Alistair Paterson then gave us the benefit of his huge stage presence, reading several of his poems that are online, as well as a recent poem inspired by Piha, in a passionate and confident voice. The repetition of words and phrases in his work, with different intonations and associations, belied the apparent simplicity and made his reading enjoyable and challenging.
Siobhan Harvey performed several of her poems, all from her collection Lost Relatives, that are on the website. Her slow, rich performance with careful enunciations and heavy silences built a tension into her work that followed on with common themes of migration, communication, cultural clashes and inheritance.
Siobhan was followed by Diana Bridge, who commented in her quiet, wry way, that she felt her voice was too “standard”. Still, her carefully-enunciated and modulated performance made the most of her thoughtful poems, all with multi-cultural influences and settings, and with her short introductions to each which gave an interesting sense of what sparked her work.
The last poet was Anna Jackson, reading the beginning and ending sections of her revisioning of Dante’s Inferno, The long road to teatime. Anna apologised for the apparent hubris of some lines, commenting that as an unpublished poet at the time of writing, she needed to convince herself of being a new poet as well as a first-time mother. Her somewhat skittery, charming performance, with expressive facial gestures, made an apt ending to a session that had begun with the sonorous Brasch.

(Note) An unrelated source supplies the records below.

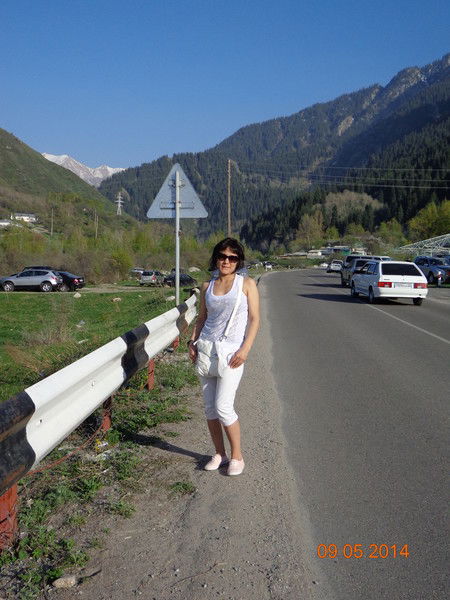 Галия Карабалаева(Кариева)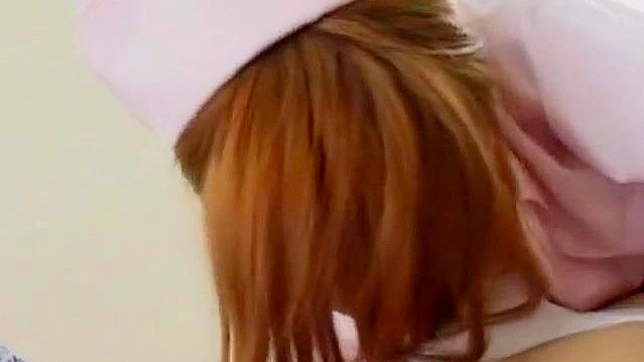 Hot Japanese Nurse Offers Insane Oral Sex Before Steamy Fuck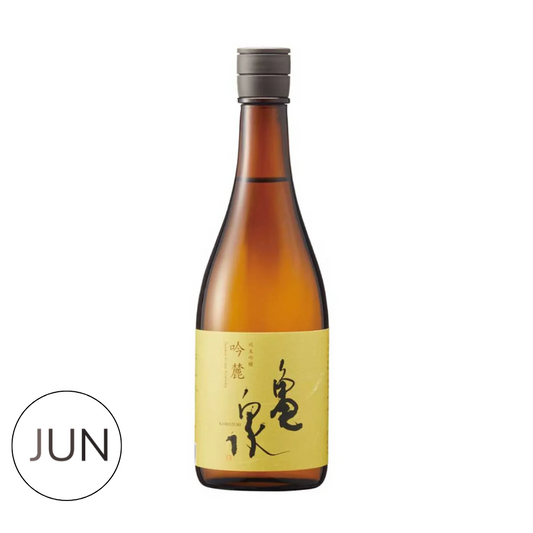 Kameizumi Junmai Ginjo Ginroku (720ml)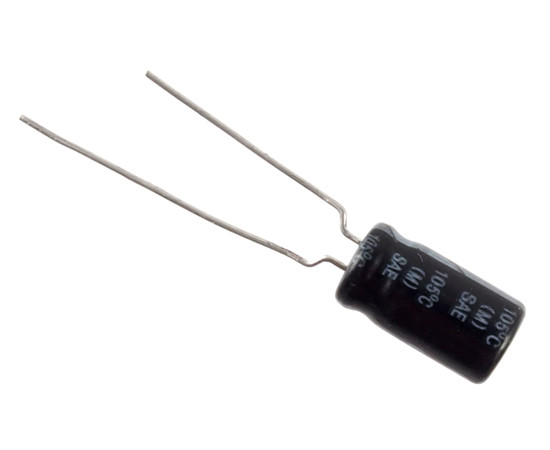 RT11J220M0611F LEAGUER Electrolytic capacitor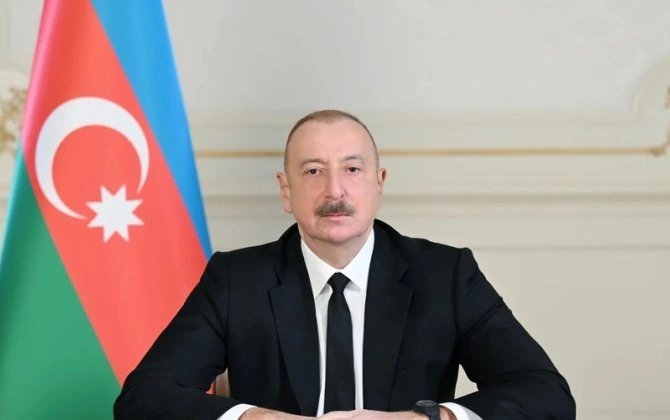 İlham Əliyev İslam Əməkdaşlıq Təşkilatının yeni Baş katibini təbrik etdi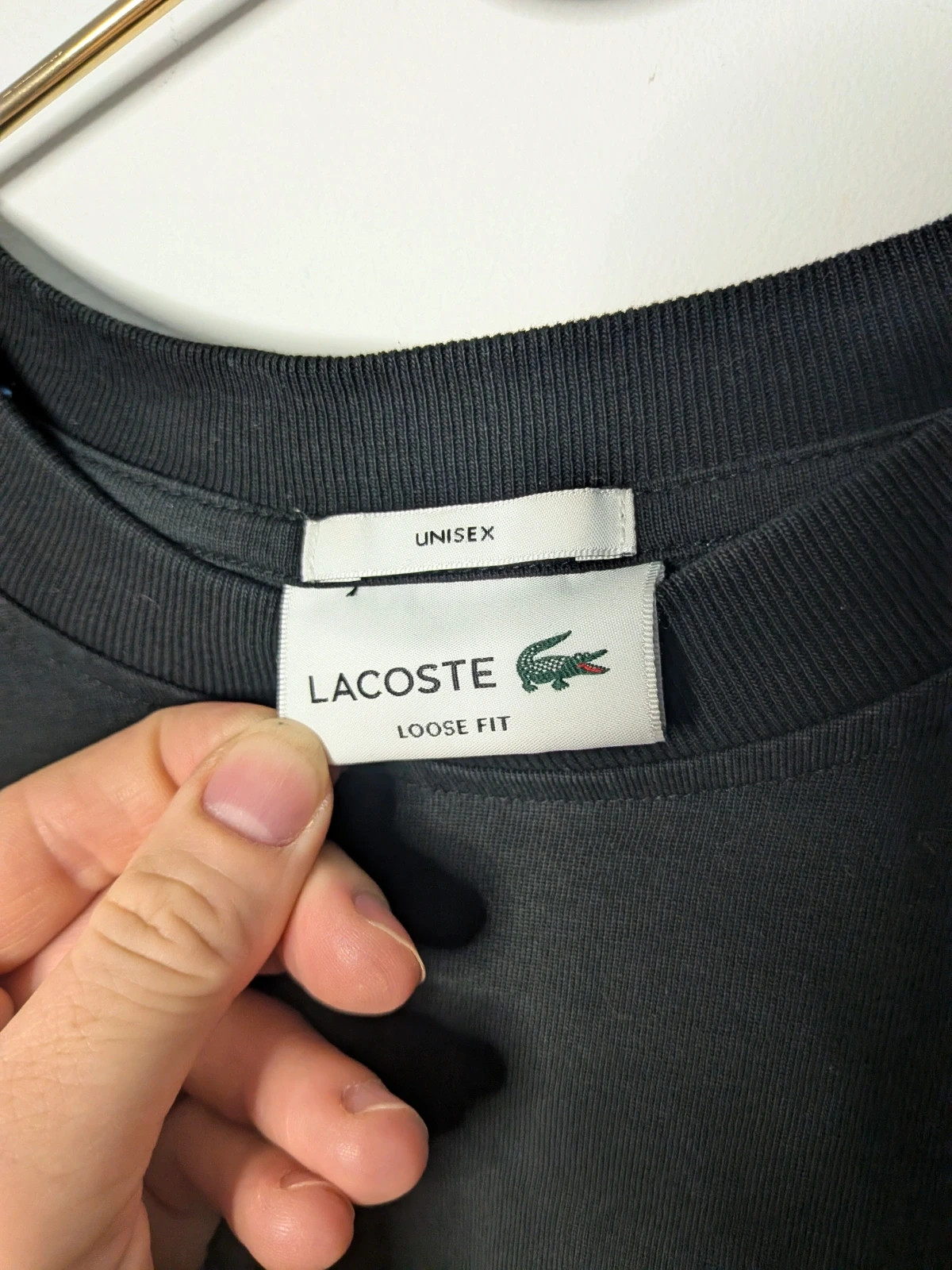 T-shirt Lacoste – Lacoste – taille S 3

This launch was an enjoyable session, with an opportunity to talk to the poets afterwards. Despite the perception of the online world as an easy way to bridge cultures and locations, it was clear that this does not resolve all difficulties of communication and understanding. Indeed, as the audience filtered out to join the other visitors at the Pah Homestead who did not attend the poetry launch, it seemed that poetry is not just a way to communicate, but also a culture that needs bridges to other worlds.